━━━━━ Dataset records ━━━━━

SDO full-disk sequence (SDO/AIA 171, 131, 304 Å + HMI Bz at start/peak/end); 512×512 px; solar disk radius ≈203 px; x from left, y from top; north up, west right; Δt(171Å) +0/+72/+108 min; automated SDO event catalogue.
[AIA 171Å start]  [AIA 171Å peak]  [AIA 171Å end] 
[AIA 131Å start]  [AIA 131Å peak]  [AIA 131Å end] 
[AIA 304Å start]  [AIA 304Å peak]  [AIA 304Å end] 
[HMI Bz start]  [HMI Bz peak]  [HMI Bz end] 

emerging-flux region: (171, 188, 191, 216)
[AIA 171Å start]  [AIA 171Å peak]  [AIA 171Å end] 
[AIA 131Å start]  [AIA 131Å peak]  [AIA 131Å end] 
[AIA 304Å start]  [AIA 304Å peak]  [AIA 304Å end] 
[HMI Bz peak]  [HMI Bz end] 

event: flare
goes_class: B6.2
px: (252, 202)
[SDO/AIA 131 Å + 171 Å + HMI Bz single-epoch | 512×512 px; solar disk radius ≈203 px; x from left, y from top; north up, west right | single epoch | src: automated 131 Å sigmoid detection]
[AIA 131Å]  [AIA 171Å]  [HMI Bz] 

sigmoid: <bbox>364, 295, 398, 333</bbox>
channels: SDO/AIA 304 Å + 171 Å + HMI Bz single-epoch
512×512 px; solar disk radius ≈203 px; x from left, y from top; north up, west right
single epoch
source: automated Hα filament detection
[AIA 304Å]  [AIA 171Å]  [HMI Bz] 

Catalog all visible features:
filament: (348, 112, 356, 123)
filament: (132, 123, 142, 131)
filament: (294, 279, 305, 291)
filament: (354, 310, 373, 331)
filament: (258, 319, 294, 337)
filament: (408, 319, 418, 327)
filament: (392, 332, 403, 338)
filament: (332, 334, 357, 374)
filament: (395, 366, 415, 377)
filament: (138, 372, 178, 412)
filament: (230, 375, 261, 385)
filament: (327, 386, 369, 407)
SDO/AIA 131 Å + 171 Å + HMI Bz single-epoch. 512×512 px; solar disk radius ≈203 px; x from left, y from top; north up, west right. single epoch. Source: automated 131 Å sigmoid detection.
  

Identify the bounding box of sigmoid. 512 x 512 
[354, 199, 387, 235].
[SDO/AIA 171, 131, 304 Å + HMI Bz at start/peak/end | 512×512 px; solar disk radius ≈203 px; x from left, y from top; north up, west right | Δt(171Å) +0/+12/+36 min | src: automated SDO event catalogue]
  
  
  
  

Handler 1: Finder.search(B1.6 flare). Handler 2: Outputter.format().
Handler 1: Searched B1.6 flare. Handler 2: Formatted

━━━━━

▸ Task goal: Your answer must be every record above, repeated exactly.

▸ Result of the exercise:
SDO full-disk sequence (SDO/AIA 171, 131, 304 Å + HMI Bz at start/peak/end); 512×512 px; solar disk radius ≈203 px; x from left, y from top; north up, west right; Δt(171Å) +0/+72/+108 min; automated SDO event catalogue.
[AIA 171Å start]  [AIA 171Å peak]  [AIA 171Å end] 
[AIA 131Å start]  [AIA 131Å peak]  [AIA 131Å end] 
[AIA 304Å start]  [AIA 304Å peak]  [AIA 304Å end] 
[HMI Bz start]  [HMI Bz peak]  [HMI Bz end] 

emerging-flux region: (171, 188, 191, 216)
[AIA 171Å start]  [AIA 171Å peak]  [AIA 171Å end] 
[AIA 131Å start]  [AIA 131Å peak]  [AIA 131Å end] 
[AIA 304Å start]  [AIA 304Å peak]  [AIA 304Å end] 
[HMI Bz peak]  [HMI Bz end] 

event: flare
goes_class: B6.2
px: (252, 202)
[SDO/AIA 131 Å + 171 Å + HMI Bz single-epoch | 512×512 px; solar disk radius ≈203 px; x from left, y from top; north up, west right | single epoch | src: automated 131 Å sigmoid detection]
[AIA 131Å]  [AIA 171Å]  [HMI Bz] 

sigmoid: <bbox>364, 295, 398, 333</bbox>
channels: SDO/AIA 304 Å + 171 Å + HMI Bz single-epoch
512×512 px; solar disk radius ≈203 px; x from left, y from top; north up, west right
single epoch
source: automated Hα filament detection
[AIA 304Å]  [AIA 171Å]  [HMI Bz] 

Catalog all visible features:
filament: (348, 112, 356, 123)
filament: (132, 123, 142, 131)
filament: (294, 279, 305, 291)
filament: (354, 310, 373, 331)
filament: (258, 319, 294, 337)
filament: (408, 319, 418, 327)
filament: (392, 332, 403, 338)
filament: (332, 334, 357, 374)
filament: (395, 366, 415, 377)
filament: (138, 372, 178, 412)
filament: (230, 375, 261, 385)
filament: (327, 386, 369, 407)
SDO/AIA 131 Å + 171 Å + HMI Bz single-epoch. 512×512 px; solar disk radius ≈203 px; x from left, y from top; north up, west right. single epoch. Source: automated 131 Å sigmoid detection.
  

Identify the bounding box of sigmoid. 512 x 512 
[354, 199, 387, 235].
[SDO/AIA 171, 131, 304 Å + HMI Bz at start/peak/end | 512×512 px; solar disk radius ≈203 px; x from left, y from top; north up, west right | Δt(171Å) +0/+12/+36 min | src: automated SDO event catalogue]
  
  
  
  

Handler 1: Finder.search(B1.6 flare). Handler 2: Outputter.format().
Handler 1: Searched B1.6 flare. Handler 2: Formatted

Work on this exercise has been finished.